• Passage to read:
————————

Friday, August 29, 2014

Swirled, Not Shaken

As a breastfeeding mom, I'm more than certain you've heard the words "don't shake breastmilk!" at some point in your nursing journey. The logic behind this is that, when shaken, the proteins in the milk can be damaged and denatured. But is this fact or just a myth that has been perpetuated by time and word of mouth?

One anthropologist decided to delve deeper into this issue and has come up with some fascinating information. Because she clearly does a better job than I ever could, I'll let her tell it. The results might surprise you. After reading her results, does it change your opinion on shaking or swirling milk?

Does Shaking Really Matter?

Photo Source

Monday, August 18, 2014

Boundaries and the Breastfeeding Toddler

There are a lot of things you may think of when you think of breastfeeding a toddler and boundaries - but is setting boundaries with that toddler one of them?

We hit the 18 months of breastfeeding milestone last week and that got me to thinking about how our breastfeeding relationship has changed.  We’ve gone from hours of my son being latched to a quick little drive-by - just enough to fuel him up for more playing and exploring.

He has also developed “preferences” when it comes to nursing - and I’m not just talking left or right side!  L “needs” to have both of mommy’s boobies out at the same time because he likes to hop back and forth when nursing.  He also really loves playing with my belly button.  Neither of these things make nursing a toddler in public very easy!

At the same time, his communication skills have taken off recently and his vocabulary is exploding at a rapid rate (just yesterday he said Minnie and Lambie - this Disney-momma’s heart exploded with excitement by the way!). However, even though his vocabulary is great, and he knows that “num nums” means it’s time to nurse and will even say it at home, he is still adamant that the only way he asks to nurse is by attacking my shirt and trying to rip it off.  Again, this makes nursing in public a little - um - awkward?!  I can't tell you the number of times he's been sitting in the shopping cart at Target and flipped out trying to rip my shirt off.

————————

• Exercise data:
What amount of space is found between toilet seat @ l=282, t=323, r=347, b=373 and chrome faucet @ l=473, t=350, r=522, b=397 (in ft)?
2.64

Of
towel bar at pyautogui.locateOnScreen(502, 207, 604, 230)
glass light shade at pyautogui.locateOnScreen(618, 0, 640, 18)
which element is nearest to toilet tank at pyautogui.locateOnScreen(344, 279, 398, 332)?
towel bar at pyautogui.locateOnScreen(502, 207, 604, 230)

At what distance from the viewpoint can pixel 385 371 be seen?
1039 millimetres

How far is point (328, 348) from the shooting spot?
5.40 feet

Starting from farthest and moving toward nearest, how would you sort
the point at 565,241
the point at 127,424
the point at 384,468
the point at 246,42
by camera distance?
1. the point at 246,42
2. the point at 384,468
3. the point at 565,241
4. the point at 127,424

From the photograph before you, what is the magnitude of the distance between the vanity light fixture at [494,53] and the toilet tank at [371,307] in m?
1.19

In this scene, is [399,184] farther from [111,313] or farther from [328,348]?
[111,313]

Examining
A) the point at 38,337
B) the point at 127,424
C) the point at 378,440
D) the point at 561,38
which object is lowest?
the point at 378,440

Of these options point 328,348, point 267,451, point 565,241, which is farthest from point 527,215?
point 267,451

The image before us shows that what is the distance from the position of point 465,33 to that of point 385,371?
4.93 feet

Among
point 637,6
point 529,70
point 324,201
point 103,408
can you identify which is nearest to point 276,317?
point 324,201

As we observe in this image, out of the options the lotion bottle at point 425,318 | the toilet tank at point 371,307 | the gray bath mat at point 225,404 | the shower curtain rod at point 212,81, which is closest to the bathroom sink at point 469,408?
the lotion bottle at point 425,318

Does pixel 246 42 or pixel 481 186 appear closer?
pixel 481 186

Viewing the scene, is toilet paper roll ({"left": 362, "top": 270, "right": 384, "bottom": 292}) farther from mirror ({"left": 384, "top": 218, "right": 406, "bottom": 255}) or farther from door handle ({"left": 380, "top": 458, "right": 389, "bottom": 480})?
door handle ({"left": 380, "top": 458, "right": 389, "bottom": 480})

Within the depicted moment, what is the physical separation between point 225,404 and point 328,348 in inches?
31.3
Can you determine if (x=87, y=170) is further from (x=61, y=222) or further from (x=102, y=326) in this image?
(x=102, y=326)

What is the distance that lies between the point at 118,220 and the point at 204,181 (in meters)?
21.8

————————

• Required actions:
1) In the breastfeeding blog, why does the writer say nursing a toddler in public is not very easy? Answer in one to three sentences.
2) Continue the breastfeeding blog's post on boundaries with a toddler, starting right after the last sentence shown.

• Response list:
1) Her son L "needs" both of her breasts out at the same time so he can hop back and forth while nursing. He also really loves playing with her belly button.

2)
NOT the right way to ask for Num Nums!
So what am I supposed to do in these situations?  I’ve always been a nurse on demand kinda momma and I was really struggling with setting boundaries with L when it comes to “num nums.” It all came to a head last weekend when I was at a La Leche League meeting and L wanted to nurse when he saw all the babies eating.  He started with the tugging and then insisted I unsnap both sides of my nursing tank.  When I wouldn’t he started melting down - like full on freak out!  I was a little embarrassed but thankfully I’ve been going to that meeting for 18 months and feel really comfortable with everyone there.  

One of the leaders, who is also a friend, saw my struggle and asked what was going on.  I explained to her that L will only nurse with both breasts out and freaks out if he only gets one side.  Plus, he wanted to play with my belly button.  I was actually quite frazzled in that moment - I felt the same way I did when he was only a few weeks old and we went to our first meeting to seek help with what was eventually diagnosed as a tongue tie.  That leader told me it was okay to set limits and it was okay for him to get upset with it.  She said I could tell him "No" to having both breasts out and if he got upset it was okay.  That was a very freeing moment for me.  I’d never want to deny my child food, but he’s getting to the age where he can understand waiting - and at 18 months I know my child won’t starve if he refuses one nursing session because he doesn’t like the conditions.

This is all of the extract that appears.